For the first Blue Zones Project 13 years ago, Buettner and his team set out to Albert Lea, Minnesota, a small town about 90 miles south of the Twin Cities.
“Right out of the gates in the first two years, we raised their life expectancy by about two and a half years and cut health care costs by 40%,” Buettner tells mindbodygreen. “We helped shed about two tons off their waistlines, and that’s for a population of about 18,000 people.”
A 12-hour drive away in Fort Worth, Texas, another success story comes into view. The Blue Zones Project helped reduce the average BMI and lower the obesity rate, as well as decrease smoking by 31%. These changes saved the community about $81 million per year in health care costs.
So, what’s the secret to these results? Buettner points to a bundle of policies that, as he puts it “make the healthy choice the easy choice.” The Blue Zones Project team has compiled dozens of such policies to present to community decision-makers. They then choose the policies that would be most feasible in their areas. From there, community members are hired and trained to execute individual projects.

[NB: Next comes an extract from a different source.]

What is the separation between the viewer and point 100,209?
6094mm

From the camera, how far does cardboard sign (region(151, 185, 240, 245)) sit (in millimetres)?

An example of this is a Complete Streets strategy, which seeks to make cities more walkable and bikeable by installing bike lanes, adding green walkways, introducing raised medians to slow car traffic, etc. These changes are made only when a street needs to be redone, so it doesn’t involve a total overhaul. “It’s basically putting the road on a diet to make it easier and more attractive for people to walk,” says Buettner.
Considering that those who walk more have a significantly reduced mortality rate1, it’s not hard to see how policies like these can make any community feel a lot more like the shores of Nicoya or the peaks of Ikaria.